*THE INPUT:*
^^^^^^^^^^^^^^^^
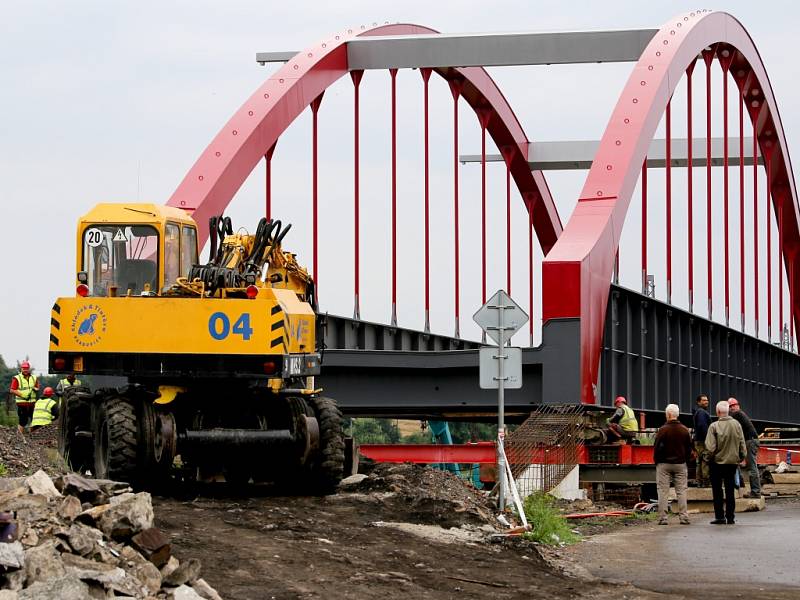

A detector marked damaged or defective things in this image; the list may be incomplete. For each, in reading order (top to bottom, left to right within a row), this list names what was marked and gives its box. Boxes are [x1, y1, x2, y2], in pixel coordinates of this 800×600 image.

broken concrete debris [0, 472, 223, 596]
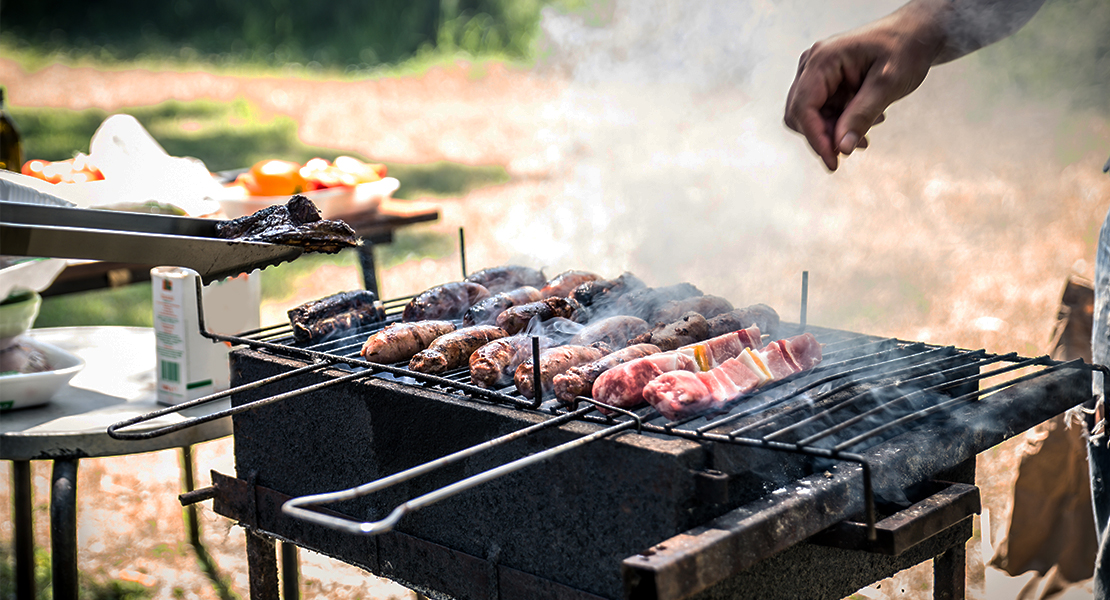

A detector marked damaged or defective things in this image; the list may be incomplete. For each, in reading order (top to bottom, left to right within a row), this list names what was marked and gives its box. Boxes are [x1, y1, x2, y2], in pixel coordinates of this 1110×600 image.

rusty grill body [110, 283, 1092, 598]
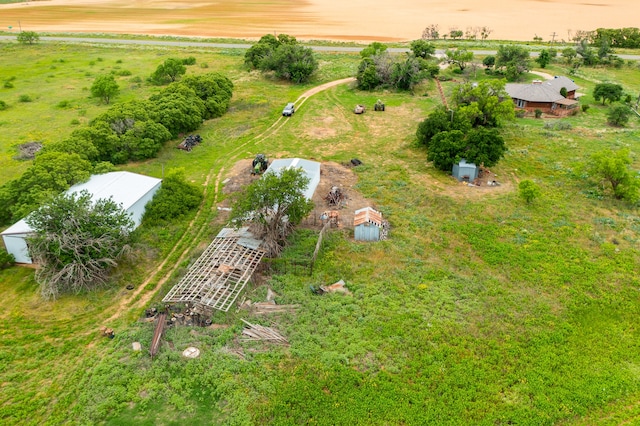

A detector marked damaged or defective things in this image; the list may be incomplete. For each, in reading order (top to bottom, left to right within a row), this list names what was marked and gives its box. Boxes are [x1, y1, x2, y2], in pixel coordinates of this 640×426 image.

rusty metal roof building [165, 226, 268, 312]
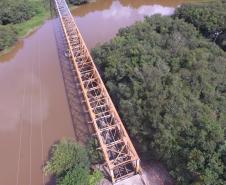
^^^^^^^^^^^^^^^^
Will you restate every entry word for word and omit the images?

A detector marked damaged or defective things in this image; the list may be incomplete. For each, in reading order (top to bottom, left to right within a row), this list names what was marked and gives its box. Boxes are [x1, y1, x2, y2], in pixel coordinates of this 800×600 image.

broken concrete debris [0, 472, 223, 596]

A detector marked damaged or defective things in this image; the list may be incomplete. For each, in reading order (top to bottom, left to right within a row), this list names what was marked and gives its box. Boxes are [x1, y1, x2, y2], in pixel coordinates of this 1110×600 image.

rusty grill body [110, 283, 1092, 598]

A detector marked damaged or defective things in this image; the list may be incomplete. For each, in reading order (top to bottom, left to right within a row), this list names what was marked and gives its box. Boxes are [x1, y1, x2, y2], in pixel coordinates of this 640×426 image.

rusty metal roof building [165, 226, 268, 312]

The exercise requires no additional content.